Everything works fine if the port numbers for reception and transmission are different.

If the port numbers are the same and the IP addresses are different it usually works fine EXCEPT when the IP address are on the same subnet as the machine running the application. In that last case the send_to function requires several seconds to complete, instead of a few milliseconds as is usual.

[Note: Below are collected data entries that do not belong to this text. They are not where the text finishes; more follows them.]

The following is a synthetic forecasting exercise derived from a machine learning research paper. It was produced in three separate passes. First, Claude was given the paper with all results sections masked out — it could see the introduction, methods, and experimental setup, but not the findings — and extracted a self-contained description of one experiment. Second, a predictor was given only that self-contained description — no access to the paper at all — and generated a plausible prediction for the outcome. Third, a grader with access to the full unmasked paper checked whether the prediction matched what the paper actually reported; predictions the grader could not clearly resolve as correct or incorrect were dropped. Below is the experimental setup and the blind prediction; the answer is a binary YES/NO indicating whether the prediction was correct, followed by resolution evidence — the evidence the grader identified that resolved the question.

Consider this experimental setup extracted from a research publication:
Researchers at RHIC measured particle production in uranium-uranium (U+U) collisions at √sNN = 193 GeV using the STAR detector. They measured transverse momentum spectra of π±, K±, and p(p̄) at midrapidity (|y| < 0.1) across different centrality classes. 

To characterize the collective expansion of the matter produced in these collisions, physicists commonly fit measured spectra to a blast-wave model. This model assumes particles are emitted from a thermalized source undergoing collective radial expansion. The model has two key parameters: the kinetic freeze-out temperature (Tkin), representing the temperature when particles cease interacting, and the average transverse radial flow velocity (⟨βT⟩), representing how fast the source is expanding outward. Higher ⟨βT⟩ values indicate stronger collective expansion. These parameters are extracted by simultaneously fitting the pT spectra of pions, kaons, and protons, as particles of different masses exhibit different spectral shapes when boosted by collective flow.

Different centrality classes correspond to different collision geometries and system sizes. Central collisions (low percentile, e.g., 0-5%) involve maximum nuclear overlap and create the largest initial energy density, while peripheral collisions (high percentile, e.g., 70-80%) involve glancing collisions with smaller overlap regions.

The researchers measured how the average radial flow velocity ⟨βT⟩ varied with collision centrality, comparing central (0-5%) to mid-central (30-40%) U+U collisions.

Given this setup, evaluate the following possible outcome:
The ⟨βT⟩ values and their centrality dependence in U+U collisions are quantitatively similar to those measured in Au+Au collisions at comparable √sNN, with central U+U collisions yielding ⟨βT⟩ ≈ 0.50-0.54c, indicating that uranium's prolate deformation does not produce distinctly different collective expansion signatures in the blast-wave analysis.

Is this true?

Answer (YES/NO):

Rx Port  Tx IP          Tx Port    Result

5001     Same           5002       OK  Delay ~ 0.001 secs
         subnet     

5001     Different      5001       OK  Delay ~ 0.001 secs
         subnet

5001     Same           5001       Fails  Delay > 2 secs
         subnet

Here is a short program that demonstrates the problem.

#include <ctime>
#include <iostream>
#include <string>
#include <boost/array.hpp>
#include <boost/asio.hpp>

using boost::asio::ip::udp;
using std::cout;
using std::endl;

int test( const std::string& output_IP)
{
    try
    {
        unsigned short prev_seq_no;

        boost::asio::io_service io_service;

        // build the input socket

        /* This is connected to a UDP client that is running continuously
        sending messages that include an incrementing sequence number
        */

        const int input_port = 5001;
        udp::socket input_socket(io_service, udp::endpoint(udp::v4(), input_port ));

        // build the output socket

        const std::string output_Port = "5001";
        udp::resolver resolver(io_service);
        udp::resolver::query query(udp::v4(), output_IP, output_Port );
        udp::endpoint output_endpoint = *resolver.resolve(query);
        udp::socket output_socket( io_service );
        output_socket.open(udp::v4());

       // double output buffer size
       boost::asio::socket_base::send_buffer_size option( 8192 * 2 );
       output_socket.set_option(option);

        cout  << "TX to " << output_endpoint.address() << ":"  << output_endpoint.port() << endl;



        int count = 0;
        for (;;)
        {
            // receive packet
            unsigned short recv_buf[ 20000 ];
            udp::endpoint remote_endpoint;
            boost::system::error_code error;
            int bytes_received = input_socket.receive_from(boost::asio::buffer(recv_buf,20000),
                                 remote_endpoint, 0, error);

            if (error && error != boost::asio::error::message_size)
                throw boost::system::system_error(error);

            // start timer
            __int64 TimeStart;
            QueryPerformanceCounter( (LARGE_INTEGER *)&TimeStart );

            // send onwards
            boost::system::error_code ignored_error;
            output_socket.send_to(
                boost::asio::buffer(recv_buf,bytes_received),
                output_endpoint, 0, ignored_error);

            // stop time and display tx time
            __int64 TimeEnd;
            QueryPerformanceCounter( (LARGE_INTEGER *)&TimeEnd );
            __int64 f;
            QueryPerformanceFrequency( (LARGE_INTEGER *)&f );
            cout << "Send time secs " << (double) ( TimeEnd - TimeStart ) / (double) f << endl;

            // stop after loops
            if( count++ > 10 )
                break;
        }
    }
    catch (std::exception& e)
    {
        std::cerr << e.what() << std::endl;
    }

}
int main(  )
{

    test( "193.168.1.200" );

    test( "192.168.1.200" );

    return 0;
}

The output from this program, when running on a machine with address 192.168.1.101

TX to 193.168.1.200:5001
Send time secs 0.0232749
Send time secs 0.00541566
Send time secs 0.00924535
Send time secs 0.00449014
Send time secs 0.00616714
Send time secs 0.0199299
Send time secs 0.00746081
Send time secs 0.000157972
Send time secs 0.000246775
Send time secs 0.00775578
Send time secs 0.00477618
Send time secs 0.0187321
TX to 192.168.1.200:5001
Send time secs 1.39485
Send time secs 3.00026
Send time secs 3.00104
Send time secs 0.00025927
Send time secs 3.00163
Send time secs 2.99895
Send time secs 6.64908e-005
Send time secs 2.99864
Send time secs 2.98798
Send time secs 3.00001
Send time secs 3.00124
Send time secs 9.86207e-005

Why is this happening? Is there any way I can reduce the delay?

Notes:

Built using code::blocks, running under various flavours of Windows
Packet are 10000 bytes long
The problem goes away if I connect the computer running the application to a second network. For example a WWLAN ( cellular network "rocket stick" )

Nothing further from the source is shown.